» **EXTRACTED TEXT**:
# 1. Angles

by M. Bourne

An **angle** is a measure of the amount of rotation between two line segments. The 2 line segments (or **rays**) are named the **initial side** and **terminal side**, meeting at a **vertex**, as shown in the diagram.

If the rotation is anti-clockwise, the angle is **positive**. Clockwise rotation gives a **negative** angle (by convention).

### Examples of positive and negative angles

Angles are commonly measured in degrees or radians. If you can't wait to learn about radians, see section 7. Radians.

## Acute, Right, Obtuse, Straight and Reflex angles

There are 5 main types of angles: Acute, Right, Obtuse, Straight and Reflex.

### a. Acute angles

An **acute angle** is between 0^{o} and 90^{o}. The three angles above are all acute angles.

**Memory tip: **The word "acute" comes from the Latin *acutus* meaning "sharp", or "pointed".

### b. Right angle

^{o}

A right angle, 90^{o}

A **right angle** is 90^{o}. We see right angles all the time in the corners of a room, a building or a painting.

**Memory tip: **The term "right angle " comes from the Latin *angulus rectus * where *rectus* means "upright".

» **WHAT IS ASKED**:
a. Rewrite the paragraph in the page on angles that opens "An **angle** is a measure" more briefly, keeping its main facts.
b. Pick up the page on angles after its final sentence and carry it on.

» **PROVIDED INFORMATION**:
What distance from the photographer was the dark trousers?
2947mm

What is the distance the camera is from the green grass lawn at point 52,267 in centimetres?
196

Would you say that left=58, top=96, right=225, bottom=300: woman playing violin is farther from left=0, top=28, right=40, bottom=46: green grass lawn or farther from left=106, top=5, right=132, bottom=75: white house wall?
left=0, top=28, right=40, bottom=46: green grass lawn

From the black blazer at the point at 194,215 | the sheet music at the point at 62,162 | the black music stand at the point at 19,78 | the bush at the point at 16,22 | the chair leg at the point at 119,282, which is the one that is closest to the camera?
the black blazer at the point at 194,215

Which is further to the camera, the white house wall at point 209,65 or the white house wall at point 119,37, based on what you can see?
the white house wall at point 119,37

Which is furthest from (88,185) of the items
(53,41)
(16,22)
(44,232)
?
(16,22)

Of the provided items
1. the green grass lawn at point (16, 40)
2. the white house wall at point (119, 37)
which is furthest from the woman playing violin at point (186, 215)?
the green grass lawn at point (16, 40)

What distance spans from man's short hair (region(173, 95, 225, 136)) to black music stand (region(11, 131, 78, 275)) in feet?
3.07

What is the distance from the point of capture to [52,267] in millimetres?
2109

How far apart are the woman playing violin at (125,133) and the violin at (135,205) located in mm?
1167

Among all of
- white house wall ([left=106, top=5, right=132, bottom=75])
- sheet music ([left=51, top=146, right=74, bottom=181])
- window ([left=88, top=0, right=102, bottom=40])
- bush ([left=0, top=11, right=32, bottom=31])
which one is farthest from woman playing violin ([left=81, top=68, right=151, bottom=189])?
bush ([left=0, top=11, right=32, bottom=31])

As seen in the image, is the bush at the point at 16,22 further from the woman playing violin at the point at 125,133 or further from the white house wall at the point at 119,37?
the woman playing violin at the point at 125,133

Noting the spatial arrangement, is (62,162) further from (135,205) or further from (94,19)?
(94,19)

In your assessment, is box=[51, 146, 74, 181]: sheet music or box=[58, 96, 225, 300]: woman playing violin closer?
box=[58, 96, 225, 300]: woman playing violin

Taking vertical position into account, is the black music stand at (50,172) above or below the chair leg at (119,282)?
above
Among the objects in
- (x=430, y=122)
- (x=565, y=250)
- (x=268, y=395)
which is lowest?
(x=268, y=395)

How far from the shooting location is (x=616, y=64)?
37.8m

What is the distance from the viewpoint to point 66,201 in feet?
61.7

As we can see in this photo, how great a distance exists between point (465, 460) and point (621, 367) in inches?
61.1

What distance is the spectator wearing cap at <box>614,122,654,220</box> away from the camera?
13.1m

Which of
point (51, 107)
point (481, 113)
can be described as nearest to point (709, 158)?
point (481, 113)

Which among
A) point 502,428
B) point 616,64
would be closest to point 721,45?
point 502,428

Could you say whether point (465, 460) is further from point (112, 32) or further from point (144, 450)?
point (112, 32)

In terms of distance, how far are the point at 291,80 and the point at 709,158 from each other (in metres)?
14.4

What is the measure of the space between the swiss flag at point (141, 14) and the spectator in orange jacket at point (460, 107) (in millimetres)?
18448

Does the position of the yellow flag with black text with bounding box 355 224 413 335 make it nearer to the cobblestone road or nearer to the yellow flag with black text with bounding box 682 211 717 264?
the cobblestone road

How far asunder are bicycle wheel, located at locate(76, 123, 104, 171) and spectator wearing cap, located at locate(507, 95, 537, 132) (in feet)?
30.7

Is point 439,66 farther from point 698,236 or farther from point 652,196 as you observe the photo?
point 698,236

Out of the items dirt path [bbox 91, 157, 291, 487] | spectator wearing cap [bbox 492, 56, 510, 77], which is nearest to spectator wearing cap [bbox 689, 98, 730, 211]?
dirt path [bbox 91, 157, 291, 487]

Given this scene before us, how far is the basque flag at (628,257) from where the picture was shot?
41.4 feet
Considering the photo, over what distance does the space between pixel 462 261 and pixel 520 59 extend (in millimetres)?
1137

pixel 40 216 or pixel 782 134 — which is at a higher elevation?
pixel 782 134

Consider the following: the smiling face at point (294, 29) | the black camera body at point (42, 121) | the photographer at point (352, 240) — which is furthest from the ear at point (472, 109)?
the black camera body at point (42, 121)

» **ANSWER LIST**:
a. An angle measures the rotation between two line segments, or rays. These are called the initial side and the terminal side, and they meet at a vertex.

b.
### c. Obtuse angles

^{o}

Obtuse angle, 115^{o}

An **obtuse angle** is between 90^{o} and 180^{o}.

**Memory tip: **The word "obtuse" comes from the Latin *obtusus* meaning "dull", "blunted" or "not sharp".

### d. Straight angles

^{o}

Straight angle, 180^{o}

A **straight angle** is 180^{o}.

### e. Reflex angles

^{o}

Reflex angle, 206^{o}

A **reflex angle** is between 180^{o} and 360^{o}.

**Memory tip: **The word "reflex" comes from the Latin *reflexus* meaning "bending back". A "reflex action" is one where your muscle "bends back" involuntarily.

## Standard Position of an Angle

An angle is in **standard position** if the initial side is the positive *x*-axis and the vertex is at the origin. All the examples given above are in standard position if the vertex is at (0, 0).

We will use `r`, the length of the hypotenuse, and the lengths *x* and *y* when defining the trigonometric ratios on the next page, 2. Sine, Cosine, Tangent & Reciprocals.

*x-*axis

*y-*axis

## Degrees, Minutes and Seconds

The Babylonians (who lived in modern day Iraq from 5000 BC to 500 BC) used a base `60` system of numbers. From them we get the division of time, latitude & longitude and angles in multiples of `60`.

Similar to the way hours, minutes and seconds are divided, the **degree** is divided into 60 minutes (') and a minute is divided into 60 seconds ("). We can write this form as: DMS or ^{o} ' ".

## Exercises

Convert the following:

1) 36^{o}23'47" to decimal degrees

Answer

Your calculator may be able to do this conversion for you directly. The question is similar to asking "How many hours in `36` hours, `23` minutes and `47` seconds?"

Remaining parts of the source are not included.